═══ RECORDS FOR THIS TASK ═══

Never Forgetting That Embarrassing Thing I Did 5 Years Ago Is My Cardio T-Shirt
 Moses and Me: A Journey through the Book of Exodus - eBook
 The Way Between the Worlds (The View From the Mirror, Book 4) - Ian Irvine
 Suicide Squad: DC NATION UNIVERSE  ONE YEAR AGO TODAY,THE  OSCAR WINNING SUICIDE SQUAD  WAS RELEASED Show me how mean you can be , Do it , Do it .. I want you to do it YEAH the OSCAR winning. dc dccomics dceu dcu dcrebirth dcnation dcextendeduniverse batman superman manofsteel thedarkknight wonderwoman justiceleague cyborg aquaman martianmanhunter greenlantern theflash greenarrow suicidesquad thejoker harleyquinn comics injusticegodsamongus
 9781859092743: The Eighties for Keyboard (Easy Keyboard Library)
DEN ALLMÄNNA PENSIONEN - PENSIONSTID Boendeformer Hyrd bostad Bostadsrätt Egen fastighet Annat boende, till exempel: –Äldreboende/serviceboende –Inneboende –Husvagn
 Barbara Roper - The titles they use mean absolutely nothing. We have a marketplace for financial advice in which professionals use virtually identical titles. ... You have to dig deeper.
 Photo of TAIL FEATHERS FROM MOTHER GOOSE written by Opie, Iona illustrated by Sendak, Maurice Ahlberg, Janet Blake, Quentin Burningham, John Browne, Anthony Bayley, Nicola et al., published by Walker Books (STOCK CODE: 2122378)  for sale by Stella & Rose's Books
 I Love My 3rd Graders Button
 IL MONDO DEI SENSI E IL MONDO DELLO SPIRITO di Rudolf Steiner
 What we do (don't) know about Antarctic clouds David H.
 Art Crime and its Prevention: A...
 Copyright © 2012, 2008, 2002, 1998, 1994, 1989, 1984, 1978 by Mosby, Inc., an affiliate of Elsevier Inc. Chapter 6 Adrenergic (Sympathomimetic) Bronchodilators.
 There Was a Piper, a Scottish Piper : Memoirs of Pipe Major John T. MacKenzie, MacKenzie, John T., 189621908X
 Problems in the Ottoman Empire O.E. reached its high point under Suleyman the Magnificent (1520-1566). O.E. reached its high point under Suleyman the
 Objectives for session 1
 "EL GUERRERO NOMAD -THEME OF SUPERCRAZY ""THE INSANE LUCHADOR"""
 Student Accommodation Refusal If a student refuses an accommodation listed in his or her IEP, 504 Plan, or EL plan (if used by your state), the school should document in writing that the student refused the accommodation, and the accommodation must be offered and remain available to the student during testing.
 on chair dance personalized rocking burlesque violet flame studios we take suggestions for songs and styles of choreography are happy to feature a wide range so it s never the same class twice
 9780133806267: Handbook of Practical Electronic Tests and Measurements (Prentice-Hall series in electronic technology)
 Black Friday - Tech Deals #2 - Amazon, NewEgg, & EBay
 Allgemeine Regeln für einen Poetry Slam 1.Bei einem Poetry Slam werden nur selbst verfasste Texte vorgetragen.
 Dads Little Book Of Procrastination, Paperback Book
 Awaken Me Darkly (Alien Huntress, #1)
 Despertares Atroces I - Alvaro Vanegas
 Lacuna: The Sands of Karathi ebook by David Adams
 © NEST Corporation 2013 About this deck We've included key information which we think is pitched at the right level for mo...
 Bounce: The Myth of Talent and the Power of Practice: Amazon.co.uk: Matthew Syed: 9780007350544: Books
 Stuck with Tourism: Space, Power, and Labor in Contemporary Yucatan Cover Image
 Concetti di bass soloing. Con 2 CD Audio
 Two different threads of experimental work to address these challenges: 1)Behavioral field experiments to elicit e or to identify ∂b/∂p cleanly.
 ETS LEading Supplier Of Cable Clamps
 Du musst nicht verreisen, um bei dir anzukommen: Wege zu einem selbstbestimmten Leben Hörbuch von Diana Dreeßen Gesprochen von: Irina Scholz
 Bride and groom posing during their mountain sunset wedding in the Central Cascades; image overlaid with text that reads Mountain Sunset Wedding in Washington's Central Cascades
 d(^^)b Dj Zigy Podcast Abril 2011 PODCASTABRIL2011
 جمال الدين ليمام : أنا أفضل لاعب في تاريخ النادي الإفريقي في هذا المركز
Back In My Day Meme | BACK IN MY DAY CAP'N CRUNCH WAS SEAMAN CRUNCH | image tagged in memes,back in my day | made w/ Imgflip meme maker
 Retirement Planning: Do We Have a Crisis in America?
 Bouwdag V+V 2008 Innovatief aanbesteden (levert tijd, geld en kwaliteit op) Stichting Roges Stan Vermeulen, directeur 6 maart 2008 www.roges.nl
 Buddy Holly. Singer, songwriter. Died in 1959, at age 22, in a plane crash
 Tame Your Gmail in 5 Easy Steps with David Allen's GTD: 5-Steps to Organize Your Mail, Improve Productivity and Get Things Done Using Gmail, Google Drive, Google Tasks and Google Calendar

═══

WORK ITEM:
Set down exactly the lines of the data above, beginning with the line that has "Art Crime and its Prevention: A..." and ending with the line that has "on chair dance", and no others.

PROBLEM SOLUTION:
 Art Crime and its Prevention: A...
 Copyright © 2012, 2008, 2002, 1998, 1994, 1989, 1984, 1978 by Mosby, Inc., an affiliate of Elsevier Inc. Chapter 6 Adrenergic (Sympathomimetic) Bronchodilators.
 There Was a Piper, a Scottish Piper : Memoirs of Pipe Major John T. MacKenzie, MacKenzie, John T., 189621908X
 Problems in the Ottoman Empire O.E. reached its high point under Suleyman the Magnificent (1520-1566). O.E. reached its high point under Suleyman the
 Objectives for session 1
 "EL GUERRERO NOMAD -THEME OF SUPERCRAZY ""THE INSANE LUCHADOR"""
 Student Accommodation Refusal If a student refuses an accommodation listed in his or her IEP, 504 Plan, or EL plan (if used by your state), the school should document in writing that the student refused the accommodation, and the accommodation must be offered and remain available to the student during testing.
 on chair dance personalized rocking burlesque violet flame studios we take suggestions for songs and styles of choreography are happy to feature a wide range so it s never the same class twice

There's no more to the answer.